Sommaruga Carlo · Ständerat · 2021-05-31
Sommaruga Carlo · Ständerat · Genf · Sozialdemokratische Fraktion · 2021-05-31
Wortprotokoll
J'ai entendu le plaidoyer de notre collègue. Je peux comprendre que l'on soit préoccupé par le fait que l'Etat, pour les impôts et le recouvrement de contributions sociales, devrait passer - si la proposition de la majorité était acceptée - par la faillite et non pas par la saisie, et que des décisions irrévocables interviendraient donc.

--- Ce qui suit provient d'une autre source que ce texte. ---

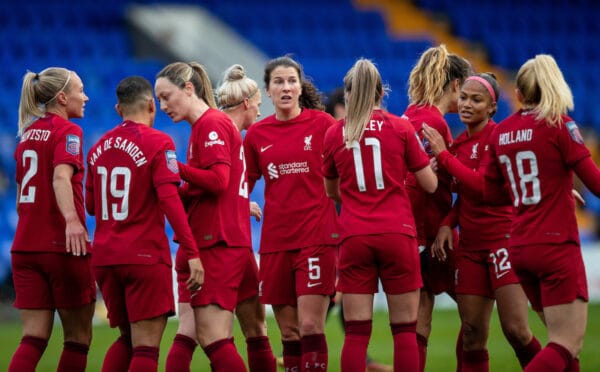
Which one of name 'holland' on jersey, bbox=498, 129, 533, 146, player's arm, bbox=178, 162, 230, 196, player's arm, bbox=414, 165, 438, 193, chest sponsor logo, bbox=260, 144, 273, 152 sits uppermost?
chest sponsor logo, bbox=260, 144, 273, 152

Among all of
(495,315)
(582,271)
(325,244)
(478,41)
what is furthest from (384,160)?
(478,41)

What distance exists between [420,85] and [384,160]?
1112 millimetres

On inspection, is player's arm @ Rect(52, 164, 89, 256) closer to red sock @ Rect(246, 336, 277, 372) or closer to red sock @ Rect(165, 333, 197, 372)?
red sock @ Rect(165, 333, 197, 372)

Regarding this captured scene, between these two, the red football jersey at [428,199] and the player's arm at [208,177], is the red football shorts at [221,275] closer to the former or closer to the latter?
the player's arm at [208,177]

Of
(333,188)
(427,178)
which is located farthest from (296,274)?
(427,178)

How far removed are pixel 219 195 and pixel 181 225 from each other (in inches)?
18.4

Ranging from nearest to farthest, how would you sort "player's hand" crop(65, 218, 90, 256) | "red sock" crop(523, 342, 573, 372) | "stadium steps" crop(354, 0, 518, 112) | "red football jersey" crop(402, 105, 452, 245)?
"red sock" crop(523, 342, 573, 372)
"player's hand" crop(65, 218, 90, 256)
"red football jersey" crop(402, 105, 452, 245)
"stadium steps" crop(354, 0, 518, 112)

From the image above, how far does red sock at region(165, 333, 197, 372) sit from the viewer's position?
6727mm

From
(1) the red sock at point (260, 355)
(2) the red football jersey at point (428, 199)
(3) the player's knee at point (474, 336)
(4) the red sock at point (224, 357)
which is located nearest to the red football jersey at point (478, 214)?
(2) the red football jersey at point (428, 199)

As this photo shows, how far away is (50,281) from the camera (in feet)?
22.0

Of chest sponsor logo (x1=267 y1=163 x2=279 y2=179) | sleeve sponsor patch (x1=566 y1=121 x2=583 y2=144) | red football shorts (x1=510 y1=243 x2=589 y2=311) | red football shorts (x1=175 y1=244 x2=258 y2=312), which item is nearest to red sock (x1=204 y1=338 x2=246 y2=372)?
red football shorts (x1=175 y1=244 x2=258 y2=312)

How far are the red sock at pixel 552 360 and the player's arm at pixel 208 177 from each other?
2.15 m

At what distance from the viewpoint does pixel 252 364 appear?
700 cm

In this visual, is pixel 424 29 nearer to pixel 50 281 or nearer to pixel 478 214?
pixel 478 214
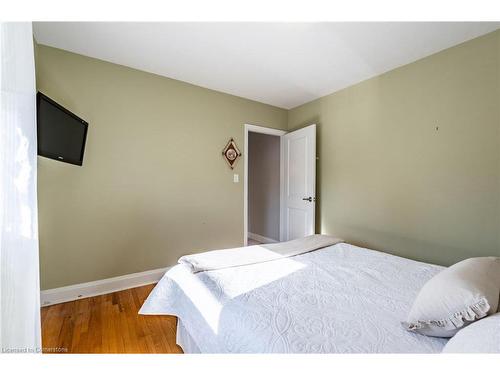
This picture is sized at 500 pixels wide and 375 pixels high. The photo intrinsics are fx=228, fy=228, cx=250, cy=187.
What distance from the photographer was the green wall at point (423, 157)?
195 centimetres

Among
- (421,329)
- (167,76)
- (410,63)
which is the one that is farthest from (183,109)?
(421,329)

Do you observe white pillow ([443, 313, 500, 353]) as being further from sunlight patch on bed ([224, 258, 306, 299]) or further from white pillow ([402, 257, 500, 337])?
sunlight patch on bed ([224, 258, 306, 299])

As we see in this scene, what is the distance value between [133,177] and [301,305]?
2.25 metres

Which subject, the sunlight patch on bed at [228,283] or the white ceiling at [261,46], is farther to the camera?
the white ceiling at [261,46]

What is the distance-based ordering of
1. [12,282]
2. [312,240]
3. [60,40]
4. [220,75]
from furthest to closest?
1. [220,75]
2. [312,240]
3. [60,40]
4. [12,282]

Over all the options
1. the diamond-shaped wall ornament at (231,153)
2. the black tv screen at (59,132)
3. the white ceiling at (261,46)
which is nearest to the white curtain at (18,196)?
the black tv screen at (59,132)

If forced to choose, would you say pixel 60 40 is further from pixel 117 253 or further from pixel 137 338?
pixel 137 338

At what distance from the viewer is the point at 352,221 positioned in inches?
116

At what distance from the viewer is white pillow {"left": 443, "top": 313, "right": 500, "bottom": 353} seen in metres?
0.66

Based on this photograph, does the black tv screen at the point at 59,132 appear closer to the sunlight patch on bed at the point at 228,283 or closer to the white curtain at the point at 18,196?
the white curtain at the point at 18,196

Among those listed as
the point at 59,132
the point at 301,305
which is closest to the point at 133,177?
the point at 59,132

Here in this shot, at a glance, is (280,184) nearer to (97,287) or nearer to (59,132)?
(97,287)

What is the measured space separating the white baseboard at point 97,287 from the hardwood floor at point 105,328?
0.07 metres

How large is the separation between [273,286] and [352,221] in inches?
80.4
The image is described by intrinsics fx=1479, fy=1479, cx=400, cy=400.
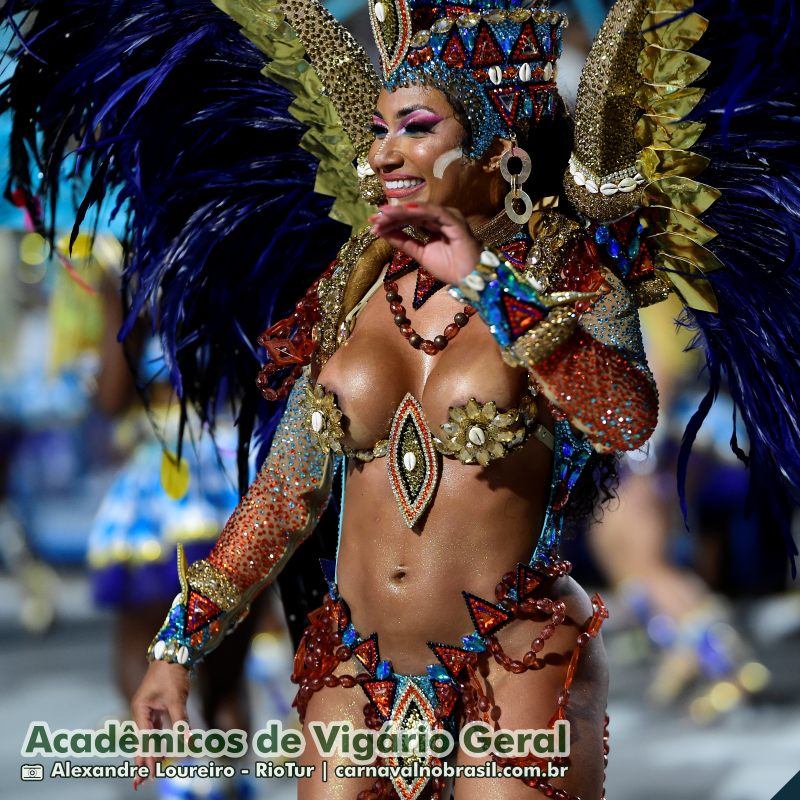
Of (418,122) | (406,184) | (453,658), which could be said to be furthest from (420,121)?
(453,658)

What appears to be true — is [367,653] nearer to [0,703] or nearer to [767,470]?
[767,470]

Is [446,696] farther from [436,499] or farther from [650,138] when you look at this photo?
[650,138]

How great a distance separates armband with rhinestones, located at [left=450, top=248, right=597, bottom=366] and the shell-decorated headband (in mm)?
322

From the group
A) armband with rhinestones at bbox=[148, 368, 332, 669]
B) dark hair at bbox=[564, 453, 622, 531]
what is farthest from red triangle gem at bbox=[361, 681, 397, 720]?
dark hair at bbox=[564, 453, 622, 531]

Mais cela a été présenté comme s'il y avait une situation obligatoire, voire comme s'il n'y avait pas de marge de manoeuvre pour les administrations publiques cantonales lorsqu'elles doivent présenter leurs créances. Mais tel n'est pas le cas. Je rappelle que l'administration fiscale peut tout à fait entrer en négociation avec le débiteur avant le dépôt d'une poursuite et avant la déclaration d'une faillite. Donc, il y a bien une marge de manoeuvre à la disposition des administrations, qui peuvent justement entrer en discussion avec le débiteur pour obtenir des informations sur sa situation et ensuite, le cas échéant, passer à l'action, puis demander la faillite. Ce n'est donc pas un automatisme aussi clair que cela a été présenté, et cela dépend tout à fait de la manière dont les administrations agissent.
Dès lors, la préoccupation essentielle est effectivement d'éviter qu'il y ait des entités économiques malades qui continuent à survivre dans une situation où, finalement, ce sont l'Etat - c'est-à-dire les impôts - et les caisses des assurances publiques qui doivent assumer ensuite des conséquences parce que rien n'arrive, et qui facilitent en fait le maintien des situations d'abus que nous connaissons et que nous voulons combattre.
Dès lors, je pense que la proposition faite par la majorité de la commission correspond bien à la préoccupation actuelle telle qu'elle a été exposée par le rapporteur et notre collègue Caroni.